Therefore encourage one another and build each other up (1 Thessalonians 5:11).
Our History
The 150th anniversary of the congregation was observed in 2008.
In 1857, the first Lutheran service was held in the city, and this led to the formation of the congregation in 1858. An application in 1859 secured a Crown Grant of land from the colony of New South Wales, prior to the separation of Queensland later in that year. The pastor was Carl F Schirmeister (1814–1887), the first registered Lutheran minister in Queensland. He ministered in the German and English languages. Churches were then erected in 1861 and 1882. In 1872, the first Scandinavian language service in Queensland was held on this site, conducted by the Norwegian Christoffer Gaustad (1838–1927) in Danish (Old Norse). The foundation stone of the second church was laid on the Feast Day of St Andrew, 30 November 1881, by Mathew Blagden Hale (Anglican) Bishop of Brisbane. Due to the extension of Turbot Street in 1969, the 1882 church building was demolished in 1975. It had served the congregation for 93 years.
The congregation was formed with 'twelve men' (very biblical) by Rev Charles Francis Schirmeister early in 1858, evidently at the 'European Hotel'. The location of this hotel is unknown and may have gone through a name change. We can only assume that it was in the front bar where women were not allowed.
The photo is of a rubbing of the original seal of Bethlehem Lutheran Church 1861 (now St Andrew’s) – created by David Kitzelmann for St Andrew’s in the 1970s.
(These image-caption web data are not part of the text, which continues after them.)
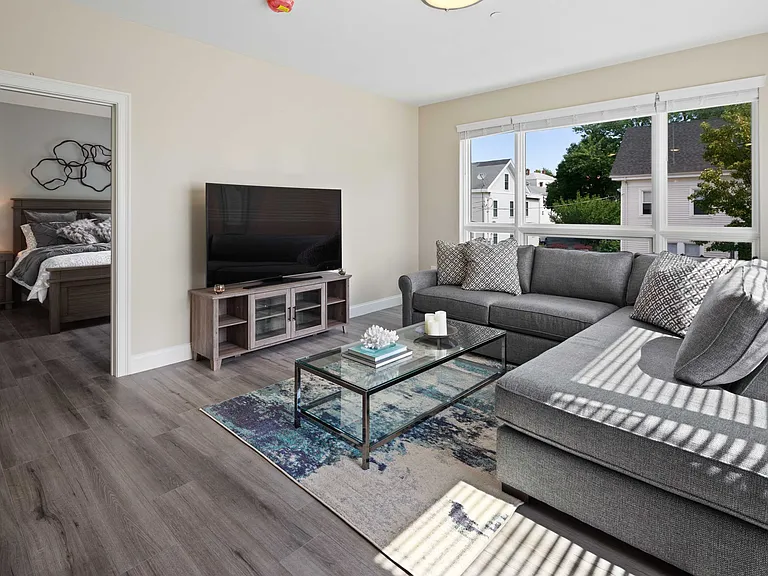 165 Washington St #201 — Photo 2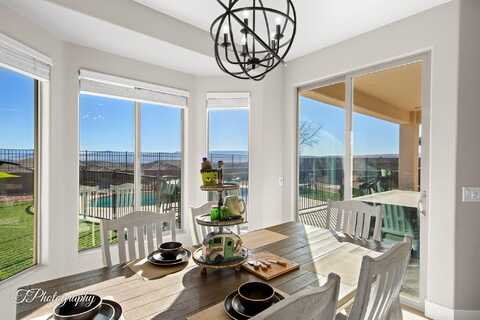 1010 N Mountainside Ave, Washington, UT 84780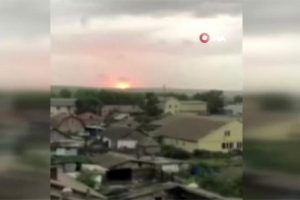 Rusya'da m&uuml;himmat deposunda patlama: 10 yaralı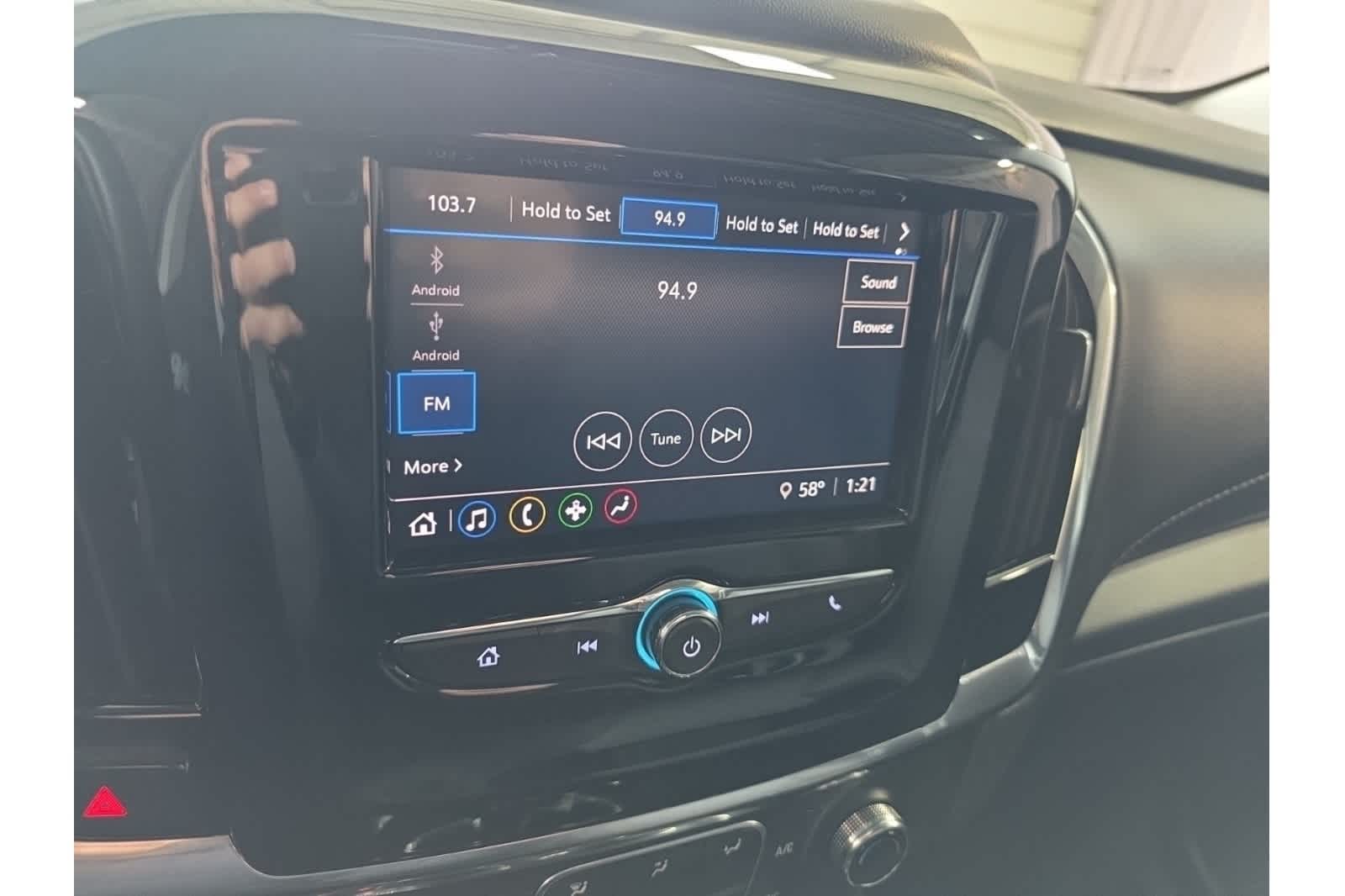 Thumbnail: 2020 Chevrolet Traverse - 26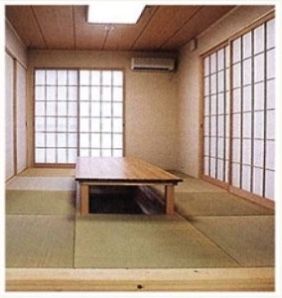障子、ふすま、琉球畳と大きな掘りごたつテーブルがある和室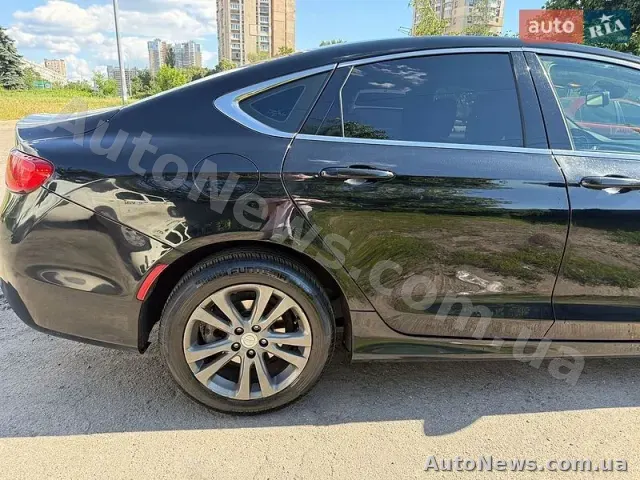 2015 Chrysler 200, VIN 1C3CCCABXFN697358, госномер АМ1574ЕК — фото 11 (autoria)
The Latin inscription 'SIGIL ECCLES. AUGSB: CONF. BETHLEHEM 1861 QUEENSLAND' translates to 'Seal of the Church of the Augsburg Confession etc'. The seal was created for the congregation by George Spilhaus of Hanover, an engraver and die-sinker in Brisbane, when the first chapel was opened on the Wickham Terrace site on Christmas Day 1861 – hence the name Bethlehem Church.